● Goal
Quote all of the records below word for word.

[START Data rows]

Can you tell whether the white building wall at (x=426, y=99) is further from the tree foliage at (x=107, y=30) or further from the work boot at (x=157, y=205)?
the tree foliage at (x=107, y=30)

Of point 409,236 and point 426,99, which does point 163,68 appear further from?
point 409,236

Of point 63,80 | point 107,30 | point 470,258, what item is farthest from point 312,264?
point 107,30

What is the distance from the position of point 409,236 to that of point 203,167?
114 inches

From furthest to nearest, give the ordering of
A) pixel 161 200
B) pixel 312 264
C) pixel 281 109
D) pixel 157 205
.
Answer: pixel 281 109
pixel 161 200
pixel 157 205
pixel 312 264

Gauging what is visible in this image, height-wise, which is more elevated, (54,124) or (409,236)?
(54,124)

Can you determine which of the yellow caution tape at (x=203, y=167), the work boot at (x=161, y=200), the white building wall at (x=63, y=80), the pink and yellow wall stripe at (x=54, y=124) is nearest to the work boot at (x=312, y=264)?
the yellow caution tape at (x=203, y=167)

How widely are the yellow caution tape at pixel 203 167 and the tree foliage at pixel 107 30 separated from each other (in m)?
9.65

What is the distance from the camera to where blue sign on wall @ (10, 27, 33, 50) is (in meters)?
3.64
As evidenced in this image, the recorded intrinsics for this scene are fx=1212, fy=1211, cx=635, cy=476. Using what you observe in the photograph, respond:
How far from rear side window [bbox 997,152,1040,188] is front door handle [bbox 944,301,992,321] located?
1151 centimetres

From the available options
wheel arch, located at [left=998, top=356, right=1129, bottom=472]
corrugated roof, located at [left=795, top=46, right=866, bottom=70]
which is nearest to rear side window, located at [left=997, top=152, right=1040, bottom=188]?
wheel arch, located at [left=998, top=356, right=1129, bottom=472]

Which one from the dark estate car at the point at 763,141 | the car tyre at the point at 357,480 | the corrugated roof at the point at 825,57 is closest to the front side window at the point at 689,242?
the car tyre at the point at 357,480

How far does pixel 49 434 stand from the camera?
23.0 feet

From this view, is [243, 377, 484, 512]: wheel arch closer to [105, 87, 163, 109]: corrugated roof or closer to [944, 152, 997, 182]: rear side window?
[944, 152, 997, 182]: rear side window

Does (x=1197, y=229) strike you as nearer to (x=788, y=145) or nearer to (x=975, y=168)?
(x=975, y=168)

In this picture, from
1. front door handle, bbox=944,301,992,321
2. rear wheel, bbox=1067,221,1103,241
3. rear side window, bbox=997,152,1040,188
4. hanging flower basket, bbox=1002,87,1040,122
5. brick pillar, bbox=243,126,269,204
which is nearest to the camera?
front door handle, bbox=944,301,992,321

[END Data rows]

● Task response
Can you tell whether the white building wall at (x=426, y=99) is further from the tree foliage at (x=107, y=30) or further from the work boot at (x=157, y=205)?
the tree foliage at (x=107, y=30)

Of point 409,236 and point 426,99, which does point 163,68 appear further from?
point 409,236

Of point 63,80 | point 107,30 | point 470,258, what item is farthest from point 312,264?
point 107,30

What is the distance from the position of point 409,236 to that of point 203,167?
114 inches

From furthest to nearest, give the ordering of
A) pixel 161 200
B) pixel 312 264
C) pixel 281 109
D) pixel 157 205
.
Answer: pixel 281 109
pixel 161 200
pixel 157 205
pixel 312 264

Gauging what is visible in this image, height-wise, which is more elevated, (54,124) or (409,236)?
(54,124)

Can you determine which of the yellow caution tape at (x=203, y=167), the work boot at (x=161, y=200), the white building wall at (x=63, y=80), the pink and yellow wall stripe at (x=54, y=124) is nearest to the work boot at (x=312, y=264)?
the yellow caution tape at (x=203, y=167)

How widely are the yellow caution tape at pixel 203 167 and the tree foliage at pixel 107 30 separated from each other (in m)?
9.65

What is the distance from the camera to where blue sign on wall @ (10, 27, 33, 50) is (in meters)?
3.64
As evidenced in this image, the recorded intrinsics for this scene are fx=1212, fy=1211, cx=635, cy=476. Using what you observe in the photograph, respond:
How far from rear side window [bbox 997,152,1040,188] is front door handle [bbox 944,301,992,321] located?
1151 centimetres

From the available options
wheel arch, located at [left=998, top=356, right=1129, bottom=472]
corrugated roof, located at [left=795, top=46, right=866, bottom=70]
which is nearest to rear side window, located at [left=997, top=152, right=1040, bottom=188]?
wheel arch, located at [left=998, top=356, right=1129, bottom=472]

Which one from the dark estate car at the point at 763,141 | the car tyre at the point at 357,480 | the corrugated roof at the point at 825,57 is closest to the front side window at the point at 689,242?
the car tyre at the point at 357,480

How far does pixel 49 434 stand from the camera?
23.0 feet

From this view, is [243, 377, 484, 512]: wheel arch closer to [105, 87, 163, 109]: corrugated roof or closer to [944, 152, 997, 182]: rear side window?
[944, 152, 997, 182]: rear side window

Does (x=1197, y=229) strike you as nearer to (x=788, y=145) or nearer to (x=975, y=168)?
(x=975, y=168)

In this picture, from
1. front door handle, bbox=944,301,992,321
2. rear wheel, bbox=1067,221,1103,241
3. rear side window, bbox=997,152,1040,188
4. hanging flower basket, bbox=1002,87,1040,122
5. brick pillar, bbox=243,126,269,204
which is nearest to the camera?
front door handle, bbox=944,301,992,321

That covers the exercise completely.